Adrianne Lenker Crafts an Authentic Response to Heartbreak

Adrianne Lenker releases a new album which is her third solo project.

4AD

Adrianne Lenker releases a new album which is her third solo project.

After a prolific year as the front woman of Big Thief, Adrianne Lenker returns with her third solo project, “songs.” The album is the product of what has come to be an indie music cliché: a post-breakup escape to a cabin in the woods. Despite her perhaps exhausted backdrop, Lenker delivers a collection of gentle folk songs that are both sonically intimate and unabashedly honest about what it means to lose someone you love.

Nearly every track on the album consists exclusively of Lenker’s delicate, yet resilient vocals, her complex guitar picking, and some variety of understated percussion. Although constant in this minimalism, the songs are rarely sparse and never wanting for additional instrumentation. In a recent interview with Pitchfork, Lenker stated that her rented cabin-turned-recording-studio felt like “the inside of an acoustic guitar.” In many ways, the sonic textures of the album adapt to this description: the guitar is close-up and rich, as if the listener were inside it. Paired with Lenker’s vocals, this forms an intricate duet, acting as far more than mere background support.

The tone of warmth and closeness in “songs” extends to Lenker’s physical setting, allowing the listener to hear the sounds of her own material world. Birdsong, the buzz of a bee, and the sound of shifting chairs pepper the album. In “come,” we hear over a minute of soft rain matched with a slowly plucked guitar. “Forwards beckon rebound” begins with Lenker experimentally layering her guitar, responding, “Woah, that’s cool,” after it cuts out. Rather than feeling like gimmicks, these brief extensions and asides make for a more authentic atmosphere for the tracks to dwell in. Lenker concerns herself not with a highly polished and pristine product but with music that exhibits a sense of concrete location in the corporeal.

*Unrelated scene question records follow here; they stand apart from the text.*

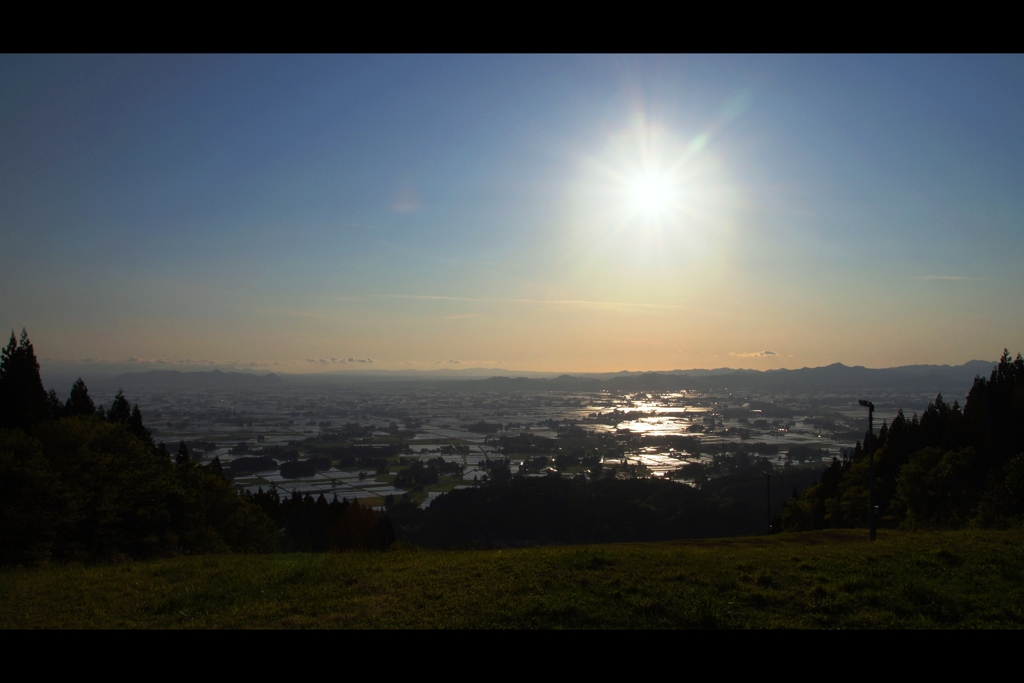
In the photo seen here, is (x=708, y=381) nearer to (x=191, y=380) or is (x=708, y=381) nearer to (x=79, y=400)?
(x=191, y=380)

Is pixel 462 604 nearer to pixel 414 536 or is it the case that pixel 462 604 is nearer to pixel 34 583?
pixel 34 583

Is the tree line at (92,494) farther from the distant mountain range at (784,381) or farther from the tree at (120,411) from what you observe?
the distant mountain range at (784,381)

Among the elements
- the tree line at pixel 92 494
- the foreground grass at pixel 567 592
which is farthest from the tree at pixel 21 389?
the foreground grass at pixel 567 592

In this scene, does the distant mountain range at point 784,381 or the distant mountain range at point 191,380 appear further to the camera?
the distant mountain range at point 784,381

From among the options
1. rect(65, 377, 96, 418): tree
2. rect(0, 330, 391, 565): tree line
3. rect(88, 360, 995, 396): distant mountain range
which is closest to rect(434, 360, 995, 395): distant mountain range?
rect(88, 360, 995, 396): distant mountain range

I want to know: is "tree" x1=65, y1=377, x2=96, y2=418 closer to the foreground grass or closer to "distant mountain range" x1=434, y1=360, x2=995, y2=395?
the foreground grass

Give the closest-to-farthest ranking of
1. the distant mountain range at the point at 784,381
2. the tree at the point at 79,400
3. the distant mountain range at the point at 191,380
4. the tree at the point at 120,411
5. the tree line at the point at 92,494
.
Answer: the tree line at the point at 92,494 < the tree at the point at 79,400 < the tree at the point at 120,411 < the distant mountain range at the point at 191,380 < the distant mountain range at the point at 784,381
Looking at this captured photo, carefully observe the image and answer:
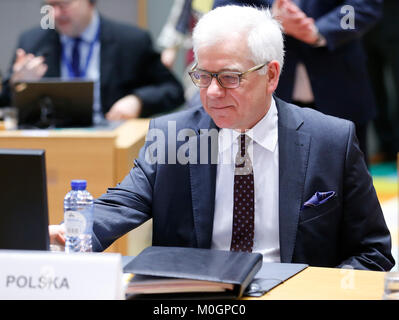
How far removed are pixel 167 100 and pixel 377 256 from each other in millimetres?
2443

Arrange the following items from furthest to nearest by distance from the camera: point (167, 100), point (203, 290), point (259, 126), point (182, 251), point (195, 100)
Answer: point (167, 100), point (195, 100), point (259, 126), point (182, 251), point (203, 290)

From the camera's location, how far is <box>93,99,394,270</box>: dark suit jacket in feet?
6.56

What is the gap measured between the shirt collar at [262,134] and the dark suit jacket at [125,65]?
2.01m

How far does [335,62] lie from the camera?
3254mm

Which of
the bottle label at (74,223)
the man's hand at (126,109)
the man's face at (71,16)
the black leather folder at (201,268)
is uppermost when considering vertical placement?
the man's face at (71,16)

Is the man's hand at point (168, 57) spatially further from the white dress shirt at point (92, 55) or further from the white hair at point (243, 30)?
the white hair at point (243, 30)

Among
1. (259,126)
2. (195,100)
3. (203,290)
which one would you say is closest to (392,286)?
(203,290)

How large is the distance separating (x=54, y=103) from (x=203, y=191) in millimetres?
1578

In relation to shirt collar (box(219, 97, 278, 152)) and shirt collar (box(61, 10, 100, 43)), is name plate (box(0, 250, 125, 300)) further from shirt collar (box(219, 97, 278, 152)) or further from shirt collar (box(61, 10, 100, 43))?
shirt collar (box(61, 10, 100, 43))

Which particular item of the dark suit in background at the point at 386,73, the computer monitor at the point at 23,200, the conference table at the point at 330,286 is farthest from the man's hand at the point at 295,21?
the dark suit in background at the point at 386,73

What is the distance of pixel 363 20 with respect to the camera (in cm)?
330

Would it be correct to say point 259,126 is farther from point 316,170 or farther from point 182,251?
point 182,251

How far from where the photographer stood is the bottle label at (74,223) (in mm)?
1695

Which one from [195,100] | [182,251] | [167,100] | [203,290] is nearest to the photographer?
[203,290]
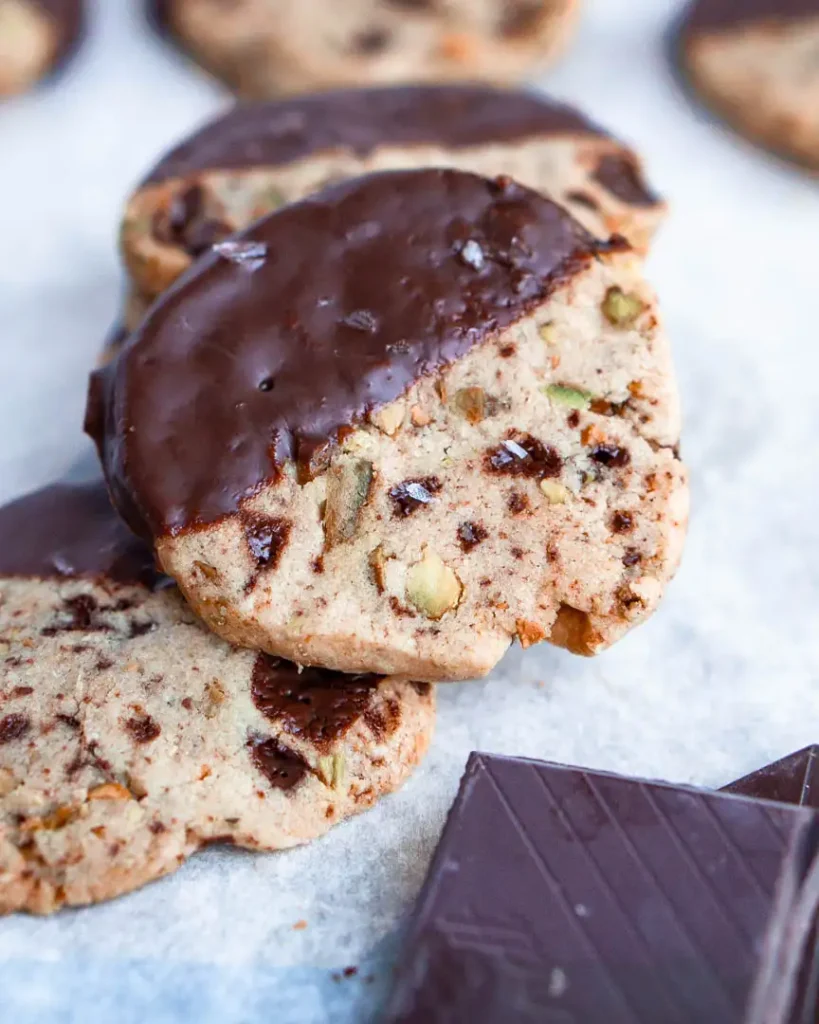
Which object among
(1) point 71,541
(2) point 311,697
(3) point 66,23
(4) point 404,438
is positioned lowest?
(1) point 71,541

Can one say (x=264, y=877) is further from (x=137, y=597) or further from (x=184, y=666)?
(x=137, y=597)

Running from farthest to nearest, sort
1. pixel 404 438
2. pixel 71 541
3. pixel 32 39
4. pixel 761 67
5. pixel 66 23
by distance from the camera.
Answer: pixel 66 23, pixel 32 39, pixel 761 67, pixel 71 541, pixel 404 438

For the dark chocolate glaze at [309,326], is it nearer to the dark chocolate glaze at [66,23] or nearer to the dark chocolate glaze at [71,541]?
the dark chocolate glaze at [71,541]

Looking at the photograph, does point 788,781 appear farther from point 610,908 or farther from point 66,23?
point 66,23

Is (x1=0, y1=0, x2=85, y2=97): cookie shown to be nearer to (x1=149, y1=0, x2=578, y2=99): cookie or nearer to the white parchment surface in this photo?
the white parchment surface

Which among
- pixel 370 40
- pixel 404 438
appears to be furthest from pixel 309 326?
pixel 370 40

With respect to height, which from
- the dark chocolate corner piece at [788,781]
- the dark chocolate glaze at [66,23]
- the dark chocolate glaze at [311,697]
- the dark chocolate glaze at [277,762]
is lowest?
the dark chocolate glaze at [277,762]

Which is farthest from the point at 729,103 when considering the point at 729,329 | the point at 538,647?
the point at 538,647

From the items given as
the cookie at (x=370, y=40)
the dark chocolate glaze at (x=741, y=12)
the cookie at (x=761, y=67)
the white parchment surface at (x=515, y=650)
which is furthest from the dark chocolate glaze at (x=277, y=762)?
the dark chocolate glaze at (x=741, y=12)
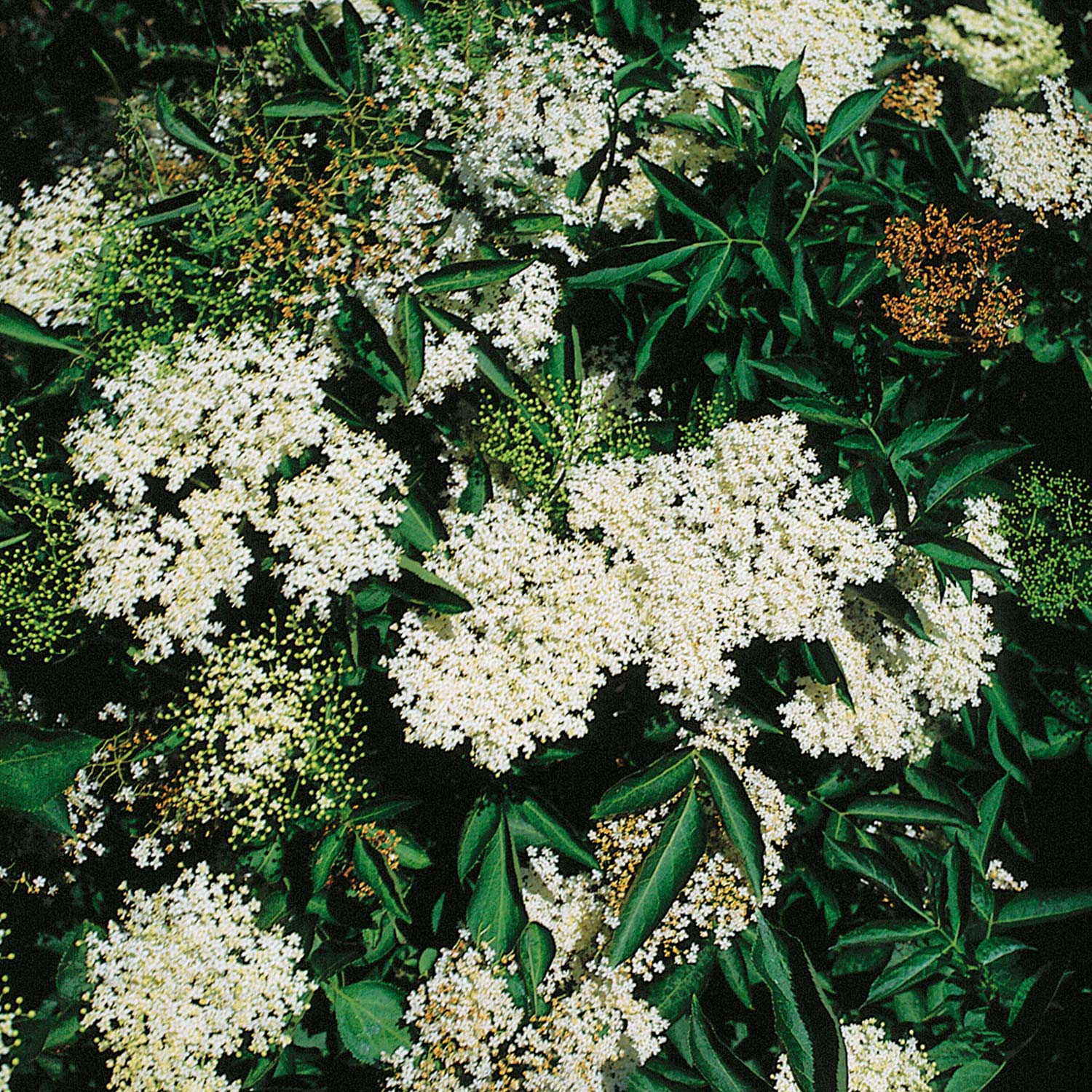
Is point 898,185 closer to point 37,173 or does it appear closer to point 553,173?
point 553,173

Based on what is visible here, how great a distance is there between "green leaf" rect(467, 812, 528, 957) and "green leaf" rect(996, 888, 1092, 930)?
114 centimetres

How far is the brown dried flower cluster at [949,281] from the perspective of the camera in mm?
1880

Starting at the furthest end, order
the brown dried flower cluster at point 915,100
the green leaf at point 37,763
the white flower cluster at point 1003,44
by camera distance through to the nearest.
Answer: the white flower cluster at point 1003,44 < the brown dried flower cluster at point 915,100 < the green leaf at point 37,763

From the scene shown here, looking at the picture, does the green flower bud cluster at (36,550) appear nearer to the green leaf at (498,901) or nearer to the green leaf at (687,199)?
the green leaf at (498,901)

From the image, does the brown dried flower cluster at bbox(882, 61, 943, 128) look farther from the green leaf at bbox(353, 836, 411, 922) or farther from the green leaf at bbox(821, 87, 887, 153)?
the green leaf at bbox(353, 836, 411, 922)

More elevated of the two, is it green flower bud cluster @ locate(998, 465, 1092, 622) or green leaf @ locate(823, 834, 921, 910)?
green flower bud cluster @ locate(998, 465, 1092, 622)

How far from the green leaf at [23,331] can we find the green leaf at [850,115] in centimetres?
172

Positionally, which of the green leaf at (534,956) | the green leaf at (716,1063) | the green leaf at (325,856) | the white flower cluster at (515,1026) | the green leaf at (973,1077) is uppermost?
the green leaf at (325,856)

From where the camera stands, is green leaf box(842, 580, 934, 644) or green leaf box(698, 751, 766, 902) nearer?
green leaf box(698, 751, 766, 902)

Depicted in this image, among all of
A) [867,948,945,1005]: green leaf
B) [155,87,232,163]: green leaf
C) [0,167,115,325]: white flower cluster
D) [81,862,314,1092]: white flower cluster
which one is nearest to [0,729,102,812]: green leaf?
[81,862,314,1092]: white flower cluster

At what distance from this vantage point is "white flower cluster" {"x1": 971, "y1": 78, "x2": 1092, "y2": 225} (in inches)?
80.9

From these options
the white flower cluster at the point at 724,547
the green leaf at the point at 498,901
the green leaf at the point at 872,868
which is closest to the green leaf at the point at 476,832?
the green leaf at the point at 498,901

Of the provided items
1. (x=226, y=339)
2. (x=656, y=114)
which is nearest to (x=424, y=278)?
(x=226, y=339)

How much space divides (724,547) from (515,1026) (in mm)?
1128
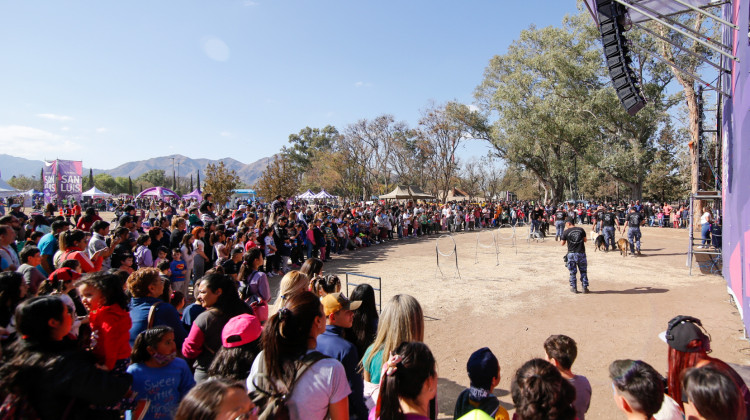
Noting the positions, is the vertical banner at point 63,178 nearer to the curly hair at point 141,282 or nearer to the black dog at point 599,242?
the curly hair at point 141,282

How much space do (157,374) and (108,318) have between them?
2.06ft

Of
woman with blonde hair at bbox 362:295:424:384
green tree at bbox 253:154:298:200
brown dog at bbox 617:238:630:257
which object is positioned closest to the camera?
woman with blonde hair at bbox 362:295:424:384

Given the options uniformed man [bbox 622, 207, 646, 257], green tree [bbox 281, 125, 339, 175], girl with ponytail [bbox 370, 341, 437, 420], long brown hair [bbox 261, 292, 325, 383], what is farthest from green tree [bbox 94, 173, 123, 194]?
girl with ponytail [bbox 370, 341, 437, 420]

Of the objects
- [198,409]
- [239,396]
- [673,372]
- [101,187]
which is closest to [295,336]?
[239,396]

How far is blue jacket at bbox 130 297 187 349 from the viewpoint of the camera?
11.1 ft

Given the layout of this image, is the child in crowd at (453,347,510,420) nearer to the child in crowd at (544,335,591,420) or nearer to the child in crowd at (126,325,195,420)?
the child in crowd at (544,335,591,420)

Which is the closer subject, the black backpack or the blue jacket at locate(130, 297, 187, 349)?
the black backpack

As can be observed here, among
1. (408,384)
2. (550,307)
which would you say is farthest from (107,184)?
(408,384)

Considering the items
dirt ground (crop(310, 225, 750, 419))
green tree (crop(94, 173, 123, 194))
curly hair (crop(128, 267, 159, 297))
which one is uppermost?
green tree (crop(94, 173, 123, 194))

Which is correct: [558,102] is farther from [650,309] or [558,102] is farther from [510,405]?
[510,405]

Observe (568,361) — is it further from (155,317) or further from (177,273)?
(177,273)

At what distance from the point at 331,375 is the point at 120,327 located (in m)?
1.76

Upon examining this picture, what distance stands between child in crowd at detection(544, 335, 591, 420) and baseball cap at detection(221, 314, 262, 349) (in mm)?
2127

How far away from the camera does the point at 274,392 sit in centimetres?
205
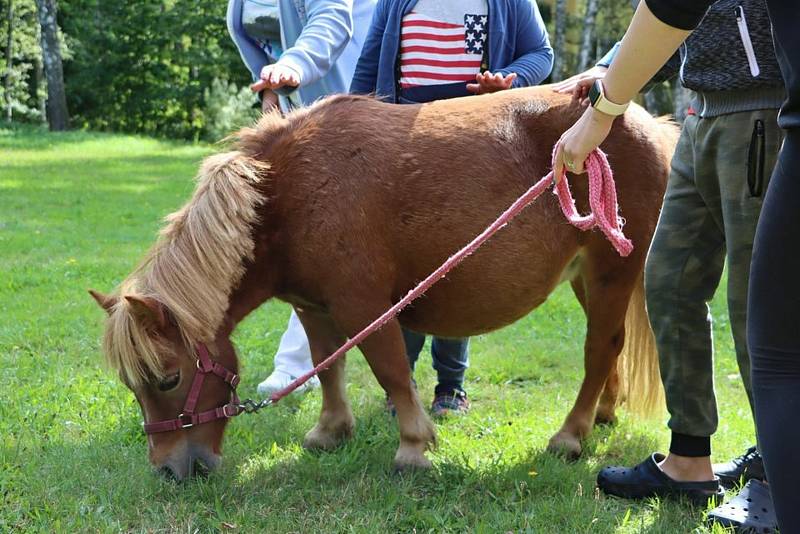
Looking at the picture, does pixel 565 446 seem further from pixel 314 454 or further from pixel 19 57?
pixel 19 57

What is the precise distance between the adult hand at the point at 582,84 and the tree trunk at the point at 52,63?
68.0 ft

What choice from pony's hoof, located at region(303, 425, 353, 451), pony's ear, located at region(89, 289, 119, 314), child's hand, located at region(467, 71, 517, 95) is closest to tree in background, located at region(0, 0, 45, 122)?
child's hand, located at region(467, 71, 517, 95)

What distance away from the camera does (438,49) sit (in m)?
4.09

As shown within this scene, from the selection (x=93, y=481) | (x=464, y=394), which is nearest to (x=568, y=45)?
(x=464, y=394)

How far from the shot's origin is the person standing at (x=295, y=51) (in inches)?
153

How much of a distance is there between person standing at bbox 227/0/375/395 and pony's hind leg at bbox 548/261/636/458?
157 centimetres

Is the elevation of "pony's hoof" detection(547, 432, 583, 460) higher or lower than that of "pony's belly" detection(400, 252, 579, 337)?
lower

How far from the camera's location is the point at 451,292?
11.7 feet

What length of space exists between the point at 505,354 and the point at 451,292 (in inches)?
85.2

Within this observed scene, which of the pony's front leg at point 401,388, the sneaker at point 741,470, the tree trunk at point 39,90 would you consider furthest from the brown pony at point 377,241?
the tree trunk at point 39,90

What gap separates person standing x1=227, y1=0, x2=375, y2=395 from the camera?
3879mm

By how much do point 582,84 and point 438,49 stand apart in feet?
3.14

Lenker’s lyrics in “songs” complement this aural realism we find woven throughout the album. Though they are frequently surreal (on “ingydar” she sings, “His eyes are blueberries, video screens/Minneapolis schemes and dried flowers/from books half-read), they draw their images and emotions from the innate world of memory. Lenker recalls the “Mango in your mouth, juice dripping” in “anything,” and later, “Dog’s white teeth slice right into my fist/Drive to the ER and you put me on my wrist.” The song builds around these vivid and personal moments as Lenker’s wistful but not at all sentimental guitar playing intertwines itself into the story. An air of genuine emotion hangs about the candid anecdotes that fill “songs;” their specificity and focus suggest origins in true individual experience.

Nearly every track of “songs” explores the burden of loss and its absolute inevitability. Having written and recorded the album soon after her own breakup with artist Indigo Sparke, Lenker’s words and melodies carry the weight of regret and cynicism. In the opening song, “two reverse,” Lenker asks, “Is it a crime to say/I still need you?” as she stretches and twists the syllables of her query. Following an overwhelming heartbreak, she wonders about the implications of remaining dependent on someone who is now purposely absent from her life. “Zombie girl” reveals she cannot evade the desire for this person she so loved: “Then the next night/Dreaming I could feel your skin/But the dream escaped so easily.”

Despite Lenker’s emotional suffering, there is no resentment in her lyrics or bitterness in her voice. She is well-aware that injury of the heart is a fundamental condition of the human experience. She sings in “dragon eyes,” “As we make love make love and you’re on my skin/You are changing me, you are changing.” Lenker understands that love necessitates transformation, and that transformation can push lovers apart. With “ingydar,” she suggests that even if lovers can remain together temporarily, death will separate them in the end: “Everything eats and is eaten/Time is fed.” If all love is doomed, why then, has Lenker made an album about her yearning for it?

“songs” is Adrianne Lenker’s attempt to present her reality, the beauty it holds, the tender memories of the past, and the unavoidable presence of pain and unfulfilled desire. Though she knows loss is the preordained end of love, she refuses to relinquish the memories of what was once good in her life. “I just wanna place with you,” she continues in “dragon eyes,” “I just wanna place.” She strives still for normalcy, for unity and reconciliation. Perhaps through the gorgeous melodies and masterful lyrics of “songs,” Lenker is telling us that all love, even love lost, love designated to fail, is worth singing about.